> _TO DO_
Set out the material as a numbered list, leaving out blank lines. Include only the lines from the line containing "What gap in" up to and including the line containing "How far away".
:: RECORDS FOR THIS EXERCISE
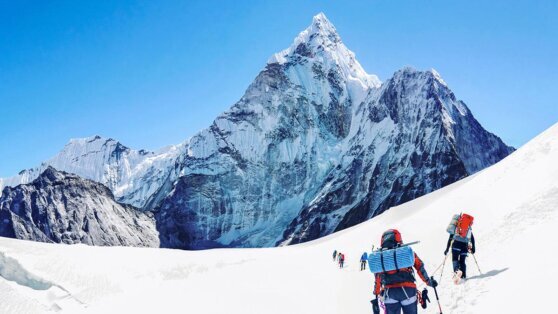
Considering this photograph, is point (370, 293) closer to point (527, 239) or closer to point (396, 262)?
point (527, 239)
::::
:: RECORDS FOR THIS EXERCISE
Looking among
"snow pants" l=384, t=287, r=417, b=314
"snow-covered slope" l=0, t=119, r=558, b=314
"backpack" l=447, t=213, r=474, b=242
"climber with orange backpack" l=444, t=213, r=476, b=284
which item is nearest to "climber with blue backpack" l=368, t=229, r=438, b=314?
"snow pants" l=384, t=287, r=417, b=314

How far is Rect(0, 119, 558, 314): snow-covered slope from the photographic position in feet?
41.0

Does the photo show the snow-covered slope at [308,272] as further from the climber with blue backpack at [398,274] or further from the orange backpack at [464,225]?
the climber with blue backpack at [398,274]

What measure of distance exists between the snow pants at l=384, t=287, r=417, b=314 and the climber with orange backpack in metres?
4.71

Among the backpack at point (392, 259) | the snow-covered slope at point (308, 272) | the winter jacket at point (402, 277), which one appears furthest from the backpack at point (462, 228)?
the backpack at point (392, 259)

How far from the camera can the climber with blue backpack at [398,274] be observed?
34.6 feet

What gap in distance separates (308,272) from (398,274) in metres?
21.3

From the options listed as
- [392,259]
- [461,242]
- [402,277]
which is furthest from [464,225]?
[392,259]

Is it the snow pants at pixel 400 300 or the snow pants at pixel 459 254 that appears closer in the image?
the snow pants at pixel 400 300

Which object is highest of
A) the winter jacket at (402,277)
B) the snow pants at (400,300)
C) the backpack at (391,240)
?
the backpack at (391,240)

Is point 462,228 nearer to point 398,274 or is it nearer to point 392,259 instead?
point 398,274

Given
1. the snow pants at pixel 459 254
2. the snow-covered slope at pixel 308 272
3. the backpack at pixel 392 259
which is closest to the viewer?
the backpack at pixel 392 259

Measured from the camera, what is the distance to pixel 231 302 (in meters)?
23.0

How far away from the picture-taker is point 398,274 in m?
::::
> _WRITTEN ANSWER_
1. What gap in distance separates (308,272) from (398,274) in metres?
2. 21.3
3. From the options listed as
4. - [392,259]
5. - [461,242]
6. - [402,277]
7. which is furthest from [464,225]?
8. [392,259]
9. Is it the snow pants at pixel 400 300 or the snow pants at pixel 459 254 that appears closer in the image?
10. the snow pants at pixel 400 300
11. Which object is highest of
12. A) the winter jacket at (402,277)
13. B) the snow pants at (400,300)
14. C) the backpack at (391,240)
15. ?
16. the backpack at (391,240)
17. Is point 462,228 nearer to point 398,274 or is it nearer to point 392,259 instead?
18. point 398,274
19. Given
20. 1. the snow pants at pixel 459 254
21. 2. the snow-covered slope at pixel 308 272
22. 3. the backpack at pixel 392 259
23. which is closest to the viewer?
24. the backpack at pixel 392 259
25. Measured from the camera, what is the distance to pixel 231 302 (in meters)?
26. 23.0
27. How far away from the picture-taker is point 398,274 in m?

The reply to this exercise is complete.